Per raggiungere i target, la COP 23 ha prodotto un regolamento che si concentra su alcuni aspetti, tra cui la proposta di mettere nero su bianco le modalità di segnalazione e monitoraggio delle emissioni entro il dicembre del prossimo anno. I paesi hanno inoltre concordato di creare piattaforme speciali per le questioni di genere e le popolazioni indigene, nel tentativo di aumentarne l’influenza sulle decisioni.

Da segnalare anche il rinnovo degli impegni da qui al 2020 (anno in cui l’Accordo di Parigi diventerà operativo) in materia di riforma del sistema agricolo, fortemente spinto dall’Organizzazione delle Nazioni Unite per l’alimentazione e l’agricoltura (Fao), che da tempo insiste sul fatto che proprio i cambiamenti climatici rappresentano una delle principali cause di malnutrizione nel mondo e che l’agricoltura è una delle principali cause del riscaldamento globale.

“Durante il 2017, abbiamo assistito a uragani che hanno devastato i Caraibi, tempeste e inondazioni che hanno distrutto migliaia di abitazioni e scuole in Asia meridionale, ondate di siccità eccezionali in Africa orientale. Queste catastrofi rappresentano già la realtà per numerose comunità. È per questo che la Cop 23 avrebbe dovuto portare avanzamenti concreti per aiutare queste popolazioni. Invece, con rare eccezioni, i paesi ricchi sono arrivati a Bonn a mani vuote”, ha osservato Armelle Lecomte, responsabile clima di Oxfam France.

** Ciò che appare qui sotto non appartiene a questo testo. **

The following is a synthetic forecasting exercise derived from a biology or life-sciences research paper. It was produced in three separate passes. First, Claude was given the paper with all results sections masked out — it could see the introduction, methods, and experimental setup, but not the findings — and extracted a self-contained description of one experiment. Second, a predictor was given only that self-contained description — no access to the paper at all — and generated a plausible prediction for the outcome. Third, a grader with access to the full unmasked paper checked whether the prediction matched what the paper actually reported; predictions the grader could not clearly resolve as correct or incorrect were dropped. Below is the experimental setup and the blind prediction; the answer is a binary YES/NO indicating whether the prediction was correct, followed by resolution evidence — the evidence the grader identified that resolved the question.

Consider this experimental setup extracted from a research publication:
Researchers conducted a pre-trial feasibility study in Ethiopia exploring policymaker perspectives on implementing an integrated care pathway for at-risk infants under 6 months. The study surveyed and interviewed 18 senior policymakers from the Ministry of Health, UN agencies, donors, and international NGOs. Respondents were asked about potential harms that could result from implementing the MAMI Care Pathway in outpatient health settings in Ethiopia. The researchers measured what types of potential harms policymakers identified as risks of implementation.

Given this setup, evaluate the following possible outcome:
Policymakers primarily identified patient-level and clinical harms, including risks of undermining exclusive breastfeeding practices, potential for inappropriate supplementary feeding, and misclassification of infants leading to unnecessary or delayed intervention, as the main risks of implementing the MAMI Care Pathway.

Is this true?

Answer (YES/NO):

Non per niente la maggioranza dei delegati a Bonn arrivava proprio dai luoghi in cui questi cambiamenti sono più violenti, continente africano in testa. A testimonianza del fatto che solo chi non subisce queste direttamente sulla propria pelle può permettersi di non prendere seriamente questi incontri. Paradossale è che spesso, proprio chi è assente o riluttante a una svolta concreta, è chi, con il proprio stile di vita, di consumi e produzioni, queste catastrofi le causa.
Basti pensare che tra i capi di Governo si sono presentati solo la cancelliera tedesca Angela Merkel, e il presidente francese Emmanuel Macron.

E così mentre alcuni Stati continuano a sostenere che possa esistere un carbone pulito (gli Stati Uniti di Trump, ovviamente) e altri tergiversano sul come procedere, Bonn si chiude lasciando aperta, nuovamente, la più annosa delle questioni: i finanziamenti. Perché senza fondi e senza volontà di impiegarli, sarà difficile avviare qualsiasi piano a livello globale di mitigazione, transizione o adattamento.

Però qualcosa possiamo fare. E non solo prendendoci in prima persona le responsabilità che ad alti livelli alcuni non si vogliono prendere. Possiamo attuare tutti i giorni, nella nostra vita quotidiana così come nel nostro lavoro l’impegno di aderire a questi accordi.
Possiamo cambiare il punto di vista, far uscire la questione climatica dall’ambito ecologico e dipingerla come opportunità. Perché di questo si tratta. Non una palla al piede, non un obbligo oneroso. Un’inevitabile sfida ma anche e – soprattutto – l’unica possibilità di sviluppo che, dati alla mano, ci resta.